Exercise details: Turn every line of the rows below into a numbered list, skipping blank lines and leaving out the picture markers.

Raw records:
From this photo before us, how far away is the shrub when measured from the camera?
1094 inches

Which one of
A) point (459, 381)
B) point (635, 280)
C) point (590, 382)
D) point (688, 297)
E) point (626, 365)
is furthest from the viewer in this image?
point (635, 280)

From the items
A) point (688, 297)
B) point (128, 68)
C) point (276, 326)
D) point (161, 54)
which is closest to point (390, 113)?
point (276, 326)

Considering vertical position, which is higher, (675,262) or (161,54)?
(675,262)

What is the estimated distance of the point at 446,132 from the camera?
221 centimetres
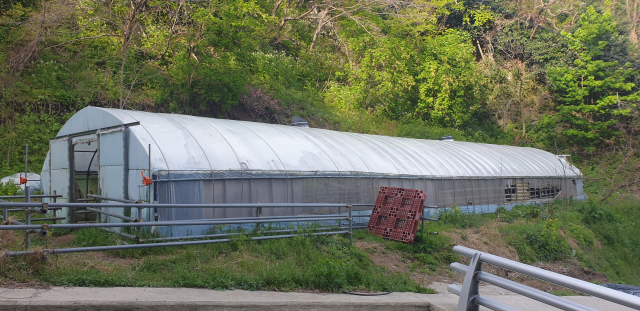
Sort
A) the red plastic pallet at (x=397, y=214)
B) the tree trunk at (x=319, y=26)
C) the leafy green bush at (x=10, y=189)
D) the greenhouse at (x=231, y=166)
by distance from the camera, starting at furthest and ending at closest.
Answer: the tree trunk at (x=319, y=26) → the leafy green bush at (x=10, y=189) → the red plastic pallet at (x=397, y=214) → the greenhouse at (x=231, y=166)

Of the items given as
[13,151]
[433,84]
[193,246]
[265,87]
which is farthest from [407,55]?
[193,246]

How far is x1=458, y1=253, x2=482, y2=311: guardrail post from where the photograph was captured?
4.07 meters

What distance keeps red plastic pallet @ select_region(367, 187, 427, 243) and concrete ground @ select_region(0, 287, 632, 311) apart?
530 cm

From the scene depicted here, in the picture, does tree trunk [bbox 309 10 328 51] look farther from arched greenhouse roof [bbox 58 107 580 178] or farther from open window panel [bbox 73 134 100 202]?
open window panel [bbox 73 134 100 202]

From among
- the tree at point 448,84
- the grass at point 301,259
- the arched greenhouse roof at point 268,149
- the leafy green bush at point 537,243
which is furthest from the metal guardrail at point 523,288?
the tree at point 448,84

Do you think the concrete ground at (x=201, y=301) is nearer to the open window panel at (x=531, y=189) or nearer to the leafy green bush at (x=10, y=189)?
the leafy green bush at (x=10, y=189)

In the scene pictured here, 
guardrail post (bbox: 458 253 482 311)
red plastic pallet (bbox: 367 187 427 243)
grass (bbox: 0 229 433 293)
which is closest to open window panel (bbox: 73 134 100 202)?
grass (bbox: 0 229 433 293)

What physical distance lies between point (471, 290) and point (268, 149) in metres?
9.51

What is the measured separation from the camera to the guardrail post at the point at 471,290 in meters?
4.07

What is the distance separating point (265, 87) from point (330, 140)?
12917 mm

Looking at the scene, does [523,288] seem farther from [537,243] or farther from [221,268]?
[537,243]

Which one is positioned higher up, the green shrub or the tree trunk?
the tree trunk

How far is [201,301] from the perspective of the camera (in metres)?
5.39

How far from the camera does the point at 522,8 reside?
138 feet
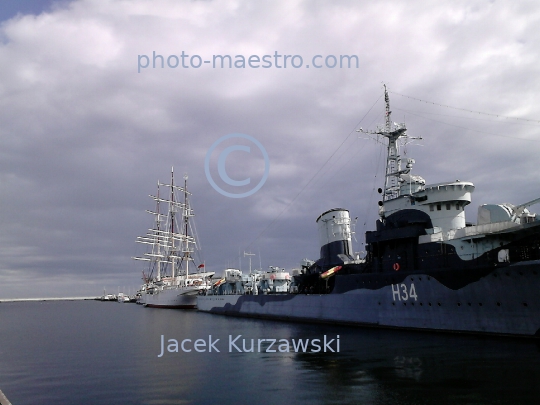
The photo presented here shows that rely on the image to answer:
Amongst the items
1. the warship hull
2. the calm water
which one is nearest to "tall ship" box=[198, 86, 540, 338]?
the warship hull

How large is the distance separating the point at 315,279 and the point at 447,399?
2591cm

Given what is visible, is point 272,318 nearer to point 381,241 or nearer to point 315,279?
point 315,279

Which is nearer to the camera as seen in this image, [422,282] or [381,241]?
[422,282]

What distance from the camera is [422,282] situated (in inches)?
962

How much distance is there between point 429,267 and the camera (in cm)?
2548

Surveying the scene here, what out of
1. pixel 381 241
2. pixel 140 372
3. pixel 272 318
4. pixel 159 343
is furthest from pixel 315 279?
pixel 140 372

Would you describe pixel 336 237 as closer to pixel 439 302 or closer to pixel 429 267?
pixel 429 267

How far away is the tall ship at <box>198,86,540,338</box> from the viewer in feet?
67.6

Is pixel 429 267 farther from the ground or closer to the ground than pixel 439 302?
farther from the ground

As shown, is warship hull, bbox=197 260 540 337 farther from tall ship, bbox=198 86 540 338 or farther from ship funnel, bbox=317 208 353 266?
ship funnel, bbox=317 208 353 266

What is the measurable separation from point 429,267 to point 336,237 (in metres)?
12.6

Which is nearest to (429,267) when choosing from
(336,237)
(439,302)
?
(439,302)

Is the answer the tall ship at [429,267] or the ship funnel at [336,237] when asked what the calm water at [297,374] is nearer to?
the tall ship at [429,267]

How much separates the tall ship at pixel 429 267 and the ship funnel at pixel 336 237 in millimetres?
92
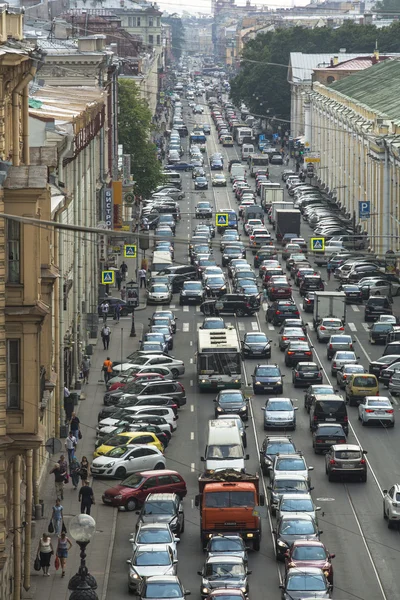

Response to this task:
1. From this photo before us, how far away is the shrub when measured from the camera?
2. 1094 inches
3. Which one of
4. A) point (459, 381)
5. B) point (635, 280)
6. C) point (590, 382)
7. D) point (688, 297)
8. E) point (626, 365)
9. is furthest from the viewer in this image?
10. point (635, 280)
11. From the items
12. A) point (688, 297)
13. B) point (128, 68)
14. C) point (276, 326)
15. D) point (161, 54)
16. which is closest to point (390, 113)?
17. point (276, 326)
18. Considering vertical position, which is higher, (675,262) or (161,54)?
19. (675,262)
20. What is the estimated distance of the point at 446,132 from the camera?
21. 221 centimetres
22. Sort
23. A) the red plastic pallet at (x=397, y=214)
24. B) the tree trunk at (x=319, y=26)
25. C) the leafy green bush at (x=10, y=189)
26. D) the greenhouse at (x=231, y=166)
27. by distance from the camera, starting at furthest and ending at closest.
28. Answer: the tree trunk at (x=319, y=26) → the leafy green bush at (x=10, y=189) → the red plastic pallet at (x=397, y=214) → the greenhouse at (x=231, y=166)
29. Of the items given as
30. [13,151]
31. [433,84]
32. [193,246]
33. [265,87]
34. which is farthest from [407,55]?
35. [193,246]
36. How far is x1=458, y1=253, x2=482, y2=311: guardrail post from where the photograph was captured?
37. 4.07 meters
38. What distance keeps red plastic pallet @ select_region(367, 187, 427, 243) and concrete ground @ select_region(0, 287, 632, 311) apart?
39. 530 cm
40. From the scene depicted here, in the picture, does tree trunk [bbox 309 10 328 51] look farther from arched greenhouse roof [bbox 58 107 580 178] or farther from open window panel [bbox 73 134 100 202]?
41. open window panel [bbox 73 134 100 202]
42. From among
43. - the tree at point 448,84
44. - the grass at point 301,259
45. - the arched greenhouse roof at point 268,149
46. - the leafy green bush at point 537,243
47. which is furthest from the metal guardrail at point 523,288?
48. the tree at point 448,84
49. Do you think the concrete ground at (x=201, y=301) is nearer to the open window panel at (x=531, y=189) or nearer to the leafy green bush at (x=10, y=189)?
50. the leafy green bush at (x=10, y=189)
51. In the scene pictured here, 
52. guardrail post (bbox: 458 253 482 311)
53. red plastic pallet (bbox: 367 187 427 243)
54. grass (bbox: 0 229 433 293)
55. which is closest to open window panel (bbox: 73 134 100 202)?
56. grass (bbox: 0 229 433 293)
57. What physical distance lies between point (471, 290) and point (268, 149) in metres?
58. 9.51
59. What is the measured separation from the camera to the guardrail post at the point at 471,290 in meters?
60. 4.07
61. What is the distance separating point (265, 87) from point (330, 140)?
62. 12917 mm
63. Looking at the scene, does [523,288] seem farther from [537,243] or farther from [221,268]?
64. [537,243]
65. Which one is positioned higher up, the green shrub or the tree trunk?
66. the tree trunk
67. How far is [201,301] from the perspective of the camera (in metres)?
68. 5.39
69. How far from the camera does the point at 522,8 reside?
70. 138 feet
71. The photo presented here shows that rely on the image to answer:
72. Amongst the items
73. 1. the warship hull
74. 2. the calm water
75. which one is nearest to "tall ship" box=[198, 86, 540, 338]?
76. the warship hull
77. How large is the distance separating the point at 315,279 and the point at 447,399?
78. 2591cm
79. Given what is visible, is point 272,318 nearer to point 381,241 or nearer to point 315,279?
80. point 315,279
81. Which is nearer to the camera as seen in this image, [422,282] or [381,241]?
82. [422,282]
83. What distance from the camera is [422,282] situated (in inches)?
84. 962
85. How much distance is there between point 429,267 and the camera (in cm)?
86. 2548
87. Surveying the scene here, what out of
88. 1. pixel 381 241
89. 2. pixel 140 372
90. 3. pixel 272 318
91. 4. pixel 159 343
92. is furthest from pixel 315 279?
93. pixel 140 372
94. Would you describe pixel 336 237 as closer to pixel 439 302 or closer to pixel 429 267?
95. pixel 429 267
96. How far away is the tall ship at <box>198,86,540,338</box> from the viewer in feet?
97. 67.6
98. Is pixel 429 267 farther from the ground or closer to the ground than pixel 439 302?
99. farther from the ground
100. As shown, is warship hull, bbox=197 260 540 337 farther from tall ship, bbox=198 86 540 338 or farther from ship funnel, bbox=317 208 353 266?
101. ship funnel, bbox=317 208 353 266
102. What is the measurable separation from point 429,267 to point 336,237 (in metres)?
103. 12.6
104. Which is nearest to (429,267) when choosing from
105. (336,237)
106. (439,302)
107. ?
108. (439,302)
109. Is the answer the tall ship at [429,267] or the ship funnel at [336,237] when asked what the calm water at [297,374] is nearer to?
110. the tall ship at [429,267]
111. How much separates the tall ship at pixel 429 267 and the ship funnel at pixel 336 237 in millimetres?
112. 92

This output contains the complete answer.